Der Buswendeplatz im Oberdorf wurde letztes Jahr baulich verändert. Nun will der Ortschaftsrat mit den Vereinen die Rabatte neu gestalten. Foto: Wieland

Ein sehr ereignisreiches Jahr liegt hinter der kleinsten Hüfinger Gemeinde, dem Stadtteil Sumpfohren. Trotz Corona kann Ortsvorsteherin Ancilla Batsching auf eine ganze Reihe von erledigten Projekten zurückblicken.

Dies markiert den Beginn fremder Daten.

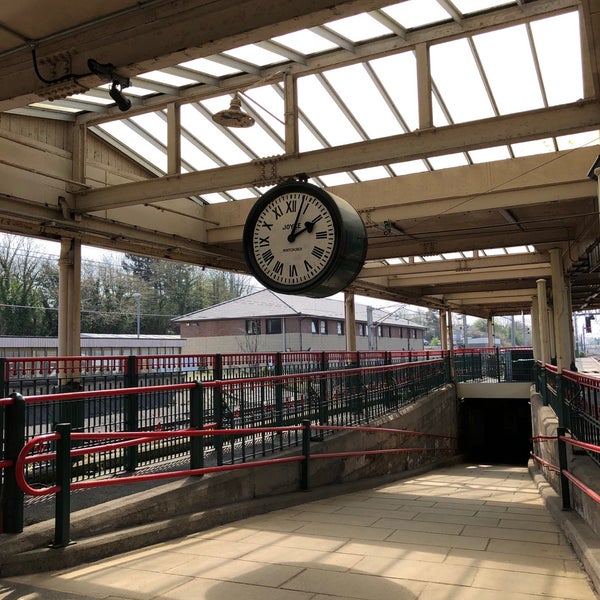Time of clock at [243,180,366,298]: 2:03
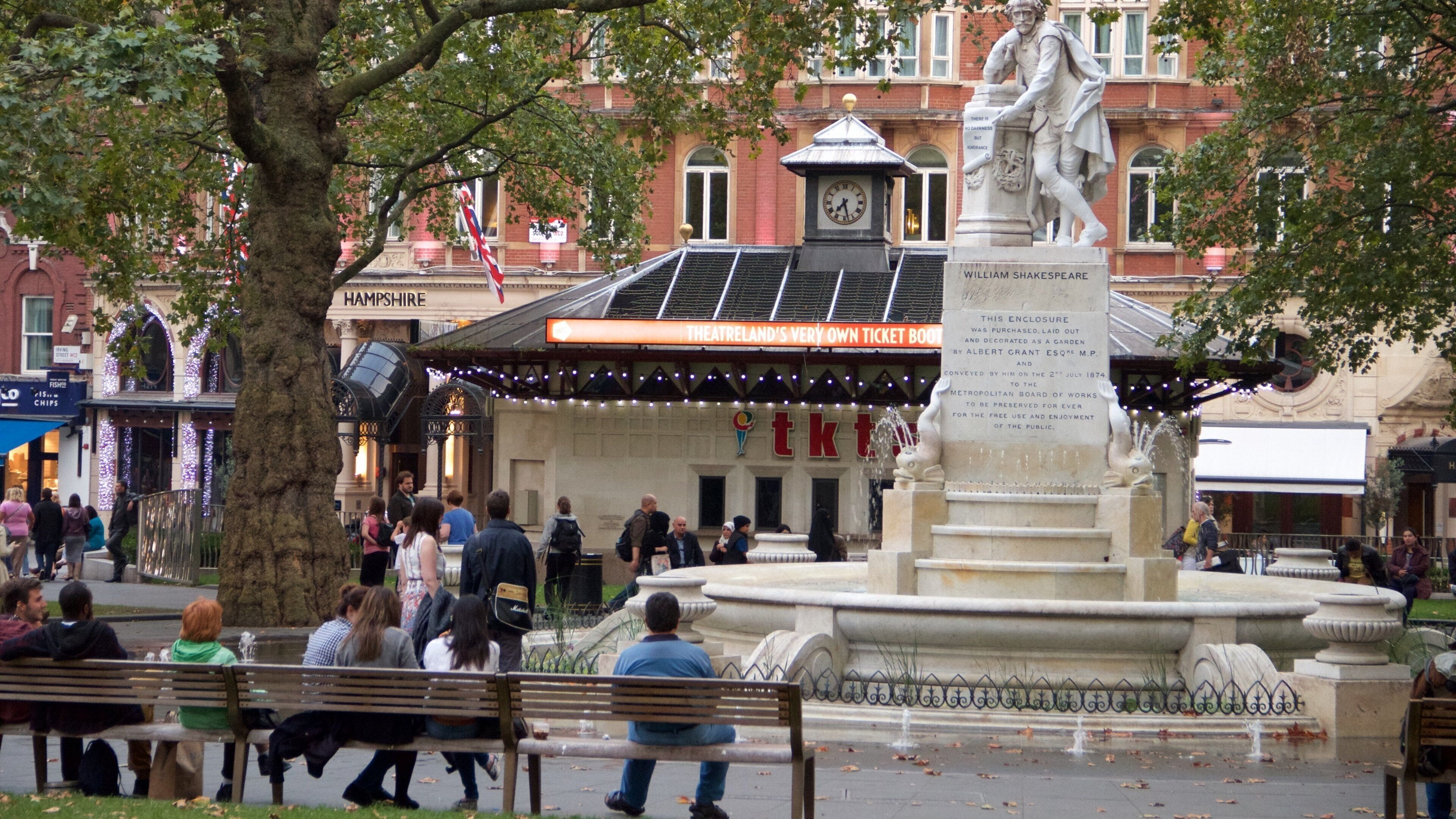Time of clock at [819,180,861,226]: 7:27
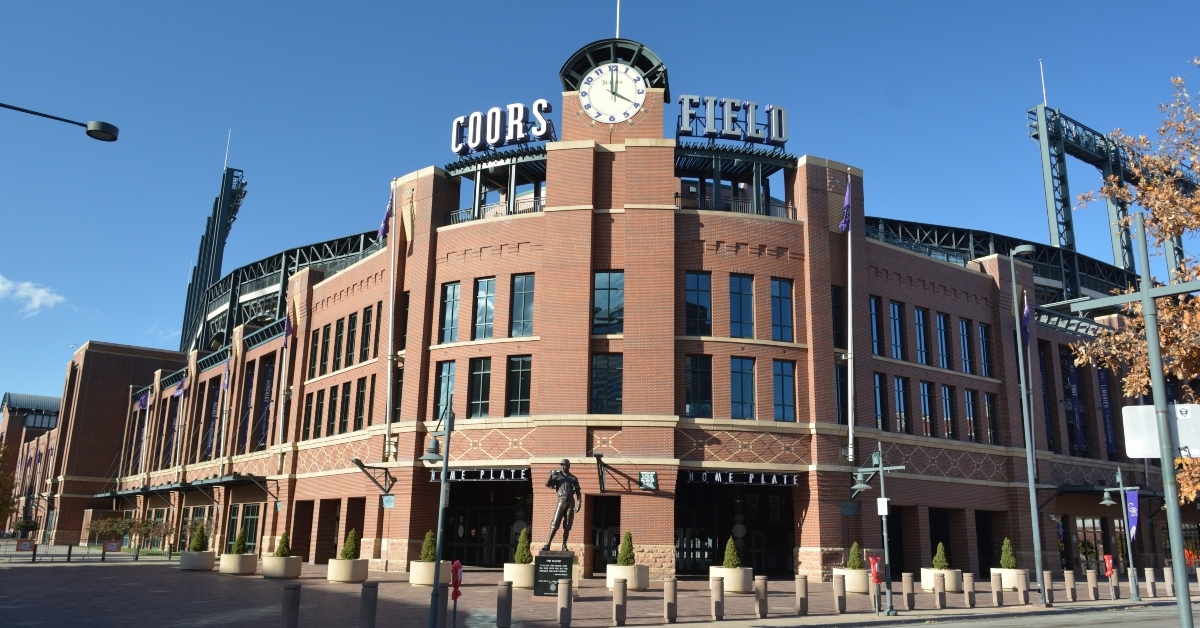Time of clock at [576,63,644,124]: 4:00
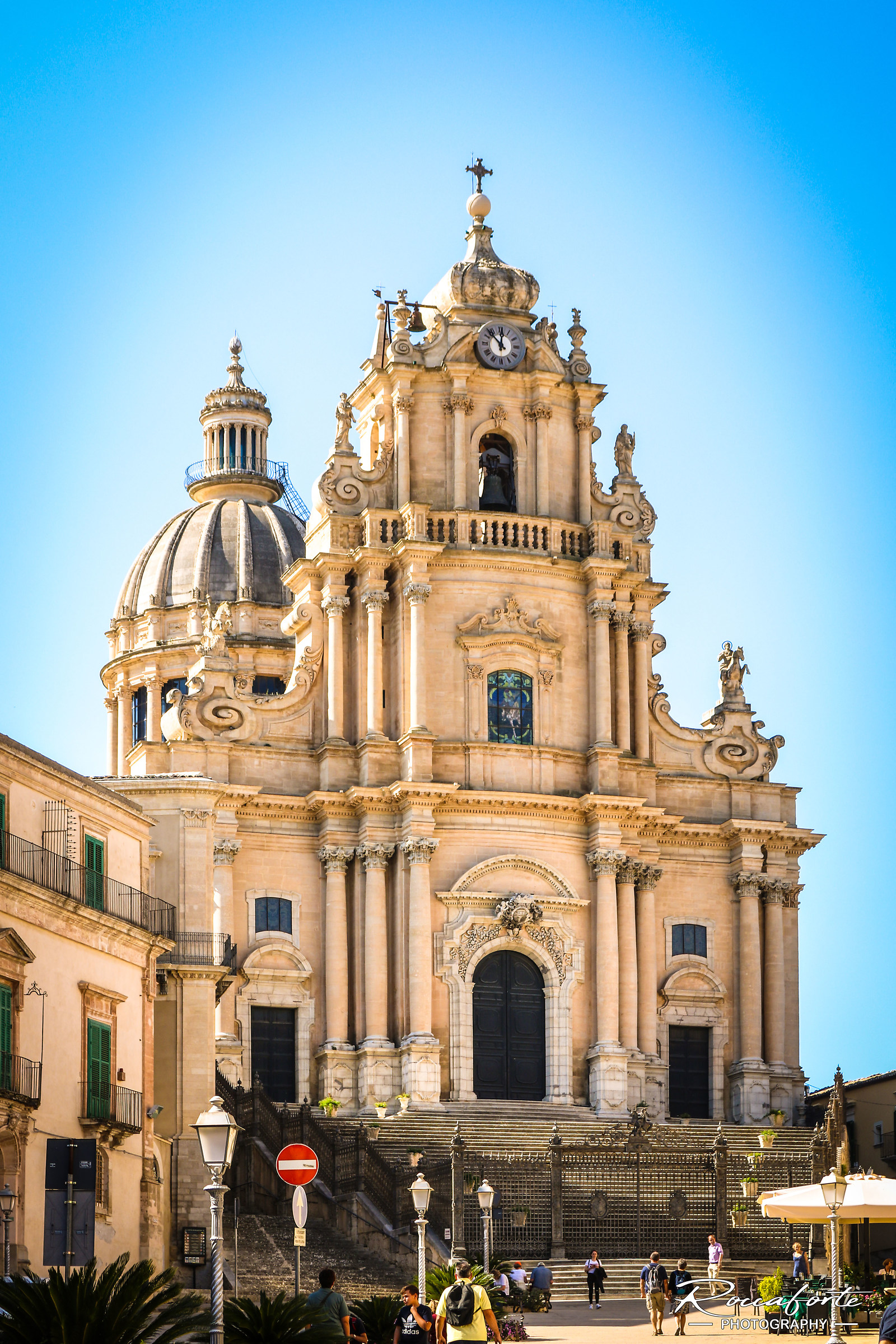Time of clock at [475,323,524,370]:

Hüfingen-Sumpfohren - So wurde der Mehrgenerationenplatz fertiggestellt, an dem bereits seit 2020 gearbeitet worden war. Das Angebot für die Familien aus dem Ort wird zur Freude des Ortschaftsrates bereits von den Sumpfohrener Kindern und Jugendlichen rege genutzt.

Des Weiteren wurde der Buswendeplatz im Oberdorf neu gestaltet. Bei der letzten öffentlichen "ersten Gmond", die im Januar 2020 stattfand, meldete der Sumpfohrener Ortschaftsrat hierfür die Mittel an, nachdem sich bereits in einigen Praxistests gezeigt hatte, dass die Gelenkbusse Schwierigkeiten beim Rangieren auf dem bisherigen Platz hatten. Zusätzlich wurden alle Straßenlaternen im Hinterdorf durch energiesparende LED-Leuchten ersetzt und ein Hotspot in den Gemeindehäusern eingerichtet.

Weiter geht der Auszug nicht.